What do the clutch settings actually mean on a cordless drill?

The clutch is a numbered collar behind the chuck. It limits how much torque the drill applies before it releases (slips or stops driving). The numbers (typically 1–15, plus a drill bit symbol) correspond to different torque limits.

How the clutch works. Inside the drill, a spring pushes a set of steel balls against a cam ring. When the torque at the chuck exceeds the spring force, the balls ride up the cam ramps, and the chuck disengages from the motor. You hear a "ratcheting" sound. This prevents the screw from over-driving (sinking too deep or stripping the hole) and prevents the drill from twisting your wrist.

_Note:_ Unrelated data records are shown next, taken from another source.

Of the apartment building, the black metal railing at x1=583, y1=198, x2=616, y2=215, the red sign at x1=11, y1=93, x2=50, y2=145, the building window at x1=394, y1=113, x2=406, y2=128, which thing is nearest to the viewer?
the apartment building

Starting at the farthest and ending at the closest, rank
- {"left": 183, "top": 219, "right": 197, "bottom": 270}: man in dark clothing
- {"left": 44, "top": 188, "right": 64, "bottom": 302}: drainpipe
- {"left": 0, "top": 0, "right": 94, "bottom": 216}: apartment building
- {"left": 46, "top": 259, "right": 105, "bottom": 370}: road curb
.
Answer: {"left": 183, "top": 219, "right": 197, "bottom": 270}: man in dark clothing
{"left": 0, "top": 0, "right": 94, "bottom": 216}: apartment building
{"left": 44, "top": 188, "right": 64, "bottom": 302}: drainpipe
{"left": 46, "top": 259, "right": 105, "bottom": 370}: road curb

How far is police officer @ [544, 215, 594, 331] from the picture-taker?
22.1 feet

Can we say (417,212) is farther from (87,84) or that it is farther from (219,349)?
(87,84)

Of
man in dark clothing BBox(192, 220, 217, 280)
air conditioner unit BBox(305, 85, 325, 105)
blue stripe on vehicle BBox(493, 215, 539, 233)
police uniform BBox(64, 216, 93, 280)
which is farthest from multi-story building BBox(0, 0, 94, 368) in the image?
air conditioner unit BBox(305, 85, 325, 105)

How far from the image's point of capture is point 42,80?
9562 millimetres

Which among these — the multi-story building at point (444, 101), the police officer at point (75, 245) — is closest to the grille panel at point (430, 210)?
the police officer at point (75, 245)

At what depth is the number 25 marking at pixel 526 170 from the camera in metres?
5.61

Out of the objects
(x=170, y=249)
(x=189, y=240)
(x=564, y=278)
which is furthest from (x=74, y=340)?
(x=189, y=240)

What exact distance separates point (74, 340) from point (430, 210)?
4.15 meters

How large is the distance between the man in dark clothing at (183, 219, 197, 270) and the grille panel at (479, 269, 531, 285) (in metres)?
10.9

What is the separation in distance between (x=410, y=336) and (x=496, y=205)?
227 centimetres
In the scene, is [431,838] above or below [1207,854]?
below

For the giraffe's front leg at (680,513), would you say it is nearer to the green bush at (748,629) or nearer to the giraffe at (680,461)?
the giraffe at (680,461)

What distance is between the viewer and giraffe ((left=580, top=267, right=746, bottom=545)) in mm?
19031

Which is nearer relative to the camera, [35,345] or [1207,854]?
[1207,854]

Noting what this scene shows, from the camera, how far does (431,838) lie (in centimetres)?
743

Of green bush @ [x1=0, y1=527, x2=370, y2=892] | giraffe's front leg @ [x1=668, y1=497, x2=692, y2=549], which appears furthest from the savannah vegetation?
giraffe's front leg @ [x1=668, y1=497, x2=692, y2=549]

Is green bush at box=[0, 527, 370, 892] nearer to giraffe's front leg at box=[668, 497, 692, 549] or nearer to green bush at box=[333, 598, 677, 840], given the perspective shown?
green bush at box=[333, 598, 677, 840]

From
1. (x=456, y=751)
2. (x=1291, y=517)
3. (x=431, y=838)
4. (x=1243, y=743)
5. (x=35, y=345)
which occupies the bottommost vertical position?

What each number range is for.

• Settings 1–4 (low torque): For very small screws into soft materials (like 1.5 mm screws into plastic electronics cases, or small hinges into soft pine). The drill will stop driving almost the moment the screw head touches the surface.
• Settings 5–9 (medium torque): For medium screws into wood (3 mm screws into softwood, 2–3 mm screws into hardwood, or small 4 mm screws into drywall anchors).
• Settings 10–15 (high torque): For large screws (5–6 mm lag bolts into softwood, driving screws into hardwood where the clutch trips late). Most drywall screw driving uses setting 10–12.
• Drill symbol (drill bit): This is not a numbered setting. It disengages the clutch entirely, so the drill applies full motor torque until you release the trigger. Use this for drilling holes, not for driving screws.